Builder.ai was once the hot, Microsoft-backed “AI app factory” that claimed it could make software development as easy as ordering a pizza. Ironically, now it’s serving prosecutors a piping-hot slice of federal scrutiny. Makes sense though, when your books start looking like a magician’s hat (“and now, for my next trick… revenue!”), Uncle Sam tends to be at your front door asking for receipts pretty quickly.


(Source: Financial Times)

So what are the (alleged) charges? Builder.ai’s self-proclaimed “chief wizard,” Sachin Dev Duggal, promised to make building software as easy as ordering a pizza. Instead, prosecutors believe the company might’ve been cooking the books instead of code.

According to the Financial Times, the U.S. Attorney’s Office for the Southern District of New York has been poking around the company’s financials for months. They even subpoenaed the company’s ex-chief financial officer, Andres Elizondo… who was handed the paperwork mid-flight during a Dallas layover by the FBI. (Sounds like a deleted scene from Catch Me If You Can.)

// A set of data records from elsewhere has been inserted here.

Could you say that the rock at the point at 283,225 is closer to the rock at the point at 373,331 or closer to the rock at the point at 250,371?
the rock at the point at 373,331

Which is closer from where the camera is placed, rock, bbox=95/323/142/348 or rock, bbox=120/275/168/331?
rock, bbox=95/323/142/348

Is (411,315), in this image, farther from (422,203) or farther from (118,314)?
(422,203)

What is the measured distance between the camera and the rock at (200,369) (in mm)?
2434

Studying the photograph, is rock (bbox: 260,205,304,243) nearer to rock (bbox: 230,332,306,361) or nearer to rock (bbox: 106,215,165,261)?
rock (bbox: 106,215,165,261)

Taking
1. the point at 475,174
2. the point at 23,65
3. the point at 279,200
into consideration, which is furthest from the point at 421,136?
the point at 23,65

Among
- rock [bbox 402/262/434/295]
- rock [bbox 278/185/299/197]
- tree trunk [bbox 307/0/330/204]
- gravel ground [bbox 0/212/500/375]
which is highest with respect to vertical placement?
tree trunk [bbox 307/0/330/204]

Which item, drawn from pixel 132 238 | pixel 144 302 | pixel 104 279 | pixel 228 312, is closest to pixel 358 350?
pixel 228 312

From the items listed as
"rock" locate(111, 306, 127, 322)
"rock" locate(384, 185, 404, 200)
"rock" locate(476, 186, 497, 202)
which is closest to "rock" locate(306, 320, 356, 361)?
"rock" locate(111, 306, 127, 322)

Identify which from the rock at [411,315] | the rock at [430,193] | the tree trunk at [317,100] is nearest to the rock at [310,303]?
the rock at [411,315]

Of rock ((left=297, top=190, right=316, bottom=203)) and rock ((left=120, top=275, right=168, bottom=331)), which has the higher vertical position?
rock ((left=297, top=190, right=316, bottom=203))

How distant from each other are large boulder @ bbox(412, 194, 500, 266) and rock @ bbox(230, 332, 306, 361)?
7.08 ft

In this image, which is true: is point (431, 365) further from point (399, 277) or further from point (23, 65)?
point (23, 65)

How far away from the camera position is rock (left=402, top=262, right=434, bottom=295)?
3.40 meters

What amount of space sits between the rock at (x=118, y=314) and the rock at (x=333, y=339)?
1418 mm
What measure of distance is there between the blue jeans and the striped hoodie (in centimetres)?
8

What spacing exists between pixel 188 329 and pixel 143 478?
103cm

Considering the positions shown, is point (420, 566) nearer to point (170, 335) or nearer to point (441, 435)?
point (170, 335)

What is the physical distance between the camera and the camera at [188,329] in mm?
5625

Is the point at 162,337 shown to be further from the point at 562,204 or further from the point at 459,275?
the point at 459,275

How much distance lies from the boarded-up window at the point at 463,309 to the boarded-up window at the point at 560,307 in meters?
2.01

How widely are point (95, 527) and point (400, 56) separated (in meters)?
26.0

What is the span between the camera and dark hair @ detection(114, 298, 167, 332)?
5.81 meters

Elizondo, who oversaw global finances from 2021 to 2023, was asked to appear before a Manhattan grand jury this fall. Prosecutors want everything from his emails to customer invoices, stretching all the way back to 2018… a time when Builder.ai was still going by its old name, Engineer.ai.

Oh, and the plot thickens… agents have reportedly been downloading company data straight from Builder.ai’s Google Cloud servers, digging into what insiders called “potentially bogus sales.” Translation: the company may have been airbrushing its revenue numbers the same way influencers edit vacation photos… just enough to make reality unrecognizable.

Among the red flags were reports of improperly booked discounts, circular transactions with “customers” that looked suspiciously like mirror trades, and tiny upfront deposits that somehow turned into full-blown sales on paper before quietly deflating in reality.

Of course, Builder.ai’s lawyers (and Duggal’s team) have denied any wrongdoing, insisting the numbers were clean. Meanwhile, the company’s “chief wizard” seems to have completely disappeared (which correct me if I’m wrong, but that’s usually not a good sign of innocence). The Microsoft-backed startup, once paraded around as a billion-dollar AI success story, imploded in May after an internal probe revealed its revenues were actually just a quarter of what it had been bragging about. Think about that… imagine checking your bank account and finding 75% of your balance missing… insolvency would sound pretty reasonable too.

That’s when the real fun began. By summer, the FBI and SDNY were knee-deep in the company’s records, tracing transactions and communications with everyone from current to potential creditors. (If there’s one thing prosecutors love, it’s a paper trail.)

With all that said, Elizondo isn’t currently considered a suspect… just a key witness in the ongoing probe. But when the feds start showing up at airports with subpoenas, you know things aren’t going to end well.

This might be the most ironic moment since Calm… the meditation app built to reduce stress… laid off 20% of its employees to “stay calm amid economic turbulence.” Builder.ai tried to build the future of software. Instead, it built a case file. And you can bet Satya Nadella just sent out a group slack to his executive team that reads: “Next time a startup pitches us with ‘AI’ in the name, just close the laptop.”

At the time of publishing this article, Stocks.News holds positions in Microsoft and Google as mentioned in the article.